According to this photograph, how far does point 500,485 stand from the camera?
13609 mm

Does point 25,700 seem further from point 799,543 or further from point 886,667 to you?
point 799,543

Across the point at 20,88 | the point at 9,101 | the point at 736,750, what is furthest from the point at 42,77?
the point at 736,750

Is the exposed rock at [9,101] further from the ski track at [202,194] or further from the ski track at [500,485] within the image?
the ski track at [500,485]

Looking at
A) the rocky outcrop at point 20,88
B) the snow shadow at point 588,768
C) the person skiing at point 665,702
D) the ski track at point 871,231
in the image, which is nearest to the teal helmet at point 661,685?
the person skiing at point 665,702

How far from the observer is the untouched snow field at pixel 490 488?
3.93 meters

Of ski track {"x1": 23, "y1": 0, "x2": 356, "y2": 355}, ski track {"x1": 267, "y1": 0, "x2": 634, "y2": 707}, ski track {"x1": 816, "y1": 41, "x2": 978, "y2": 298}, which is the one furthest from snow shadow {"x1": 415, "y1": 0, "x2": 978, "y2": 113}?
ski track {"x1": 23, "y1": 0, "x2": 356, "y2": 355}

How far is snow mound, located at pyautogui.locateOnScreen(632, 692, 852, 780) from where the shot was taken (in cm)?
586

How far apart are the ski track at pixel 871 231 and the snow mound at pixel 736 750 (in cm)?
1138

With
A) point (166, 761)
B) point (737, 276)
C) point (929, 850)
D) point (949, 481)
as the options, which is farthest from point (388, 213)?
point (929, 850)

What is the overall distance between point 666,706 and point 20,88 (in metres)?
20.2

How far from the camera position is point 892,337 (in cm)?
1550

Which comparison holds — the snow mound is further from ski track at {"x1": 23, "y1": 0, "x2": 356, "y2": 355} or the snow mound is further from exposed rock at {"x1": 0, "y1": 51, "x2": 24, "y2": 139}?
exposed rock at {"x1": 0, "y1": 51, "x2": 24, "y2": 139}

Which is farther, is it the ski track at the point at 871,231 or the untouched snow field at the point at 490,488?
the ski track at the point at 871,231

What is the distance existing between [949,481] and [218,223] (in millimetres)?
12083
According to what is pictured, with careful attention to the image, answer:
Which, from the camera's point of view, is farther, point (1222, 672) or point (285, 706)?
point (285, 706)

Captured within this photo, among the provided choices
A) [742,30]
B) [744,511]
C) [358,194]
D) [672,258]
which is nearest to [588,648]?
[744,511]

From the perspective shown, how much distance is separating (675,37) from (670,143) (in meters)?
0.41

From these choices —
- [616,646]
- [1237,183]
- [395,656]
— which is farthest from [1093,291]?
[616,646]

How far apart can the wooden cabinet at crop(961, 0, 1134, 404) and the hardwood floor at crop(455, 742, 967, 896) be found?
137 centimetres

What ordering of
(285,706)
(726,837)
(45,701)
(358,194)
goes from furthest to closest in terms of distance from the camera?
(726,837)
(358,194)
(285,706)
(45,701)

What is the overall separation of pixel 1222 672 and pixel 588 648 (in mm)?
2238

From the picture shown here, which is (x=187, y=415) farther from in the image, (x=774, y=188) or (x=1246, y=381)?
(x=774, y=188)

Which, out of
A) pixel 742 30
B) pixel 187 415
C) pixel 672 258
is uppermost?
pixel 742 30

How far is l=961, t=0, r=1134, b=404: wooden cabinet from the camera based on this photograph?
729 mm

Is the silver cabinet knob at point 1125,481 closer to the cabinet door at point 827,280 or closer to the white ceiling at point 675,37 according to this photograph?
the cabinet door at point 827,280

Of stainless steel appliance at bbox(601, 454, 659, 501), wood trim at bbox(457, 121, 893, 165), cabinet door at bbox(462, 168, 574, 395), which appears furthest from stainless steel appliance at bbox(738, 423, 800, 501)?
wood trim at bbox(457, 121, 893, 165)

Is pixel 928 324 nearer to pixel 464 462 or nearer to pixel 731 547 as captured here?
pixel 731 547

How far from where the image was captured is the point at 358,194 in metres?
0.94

> **Aim of the task**
Write out the lines above, starting at the line that contains "What is the overall separation" and ending with the final line, and nothing else; copy them exactly.

> **The output**
What is the overall separation of pixel 1222 672 and pixel 588 648 (in mm)?
2238

From the picture shown here, which is (x=187, y=415) farther from in the image, (x=774, y=188) or (x=1246, y=381)?
(x=774, y=188)

Which, out of
A) pixel 742 30
B) pixel 187 415
C) pixel 672 258
is uppermost?
pixel 742 30

How far is l=961, t=0, r=1134, b=404: wooden cabinet from the camera based on this photograph?
729 mm

Is the silver cabinet knob at point 1125,481 closer to the cabinet door at point 827,280 or closer to the white ceiling at point 675,37 according to this photograph?
the cabinet door at point 827,280

Of stainless steel appliance at bbox(601, 454, 659, 501), wood trim at bbox(457, 121, 893, 165), cabinet door at bbox(462, 168, 574, 395), which appears furthest from stainless steel appliance at bbox(738, 423, 800, 501)?
wood trim at bbox(457, 121, 893, 165)

Is pixel 928 324 nearer to pixel 464 462 or nearer to pixel 731 547 as captured here?
pixel 731 547

How far from where the image was captured is the point at 358,194 in metres?
0.94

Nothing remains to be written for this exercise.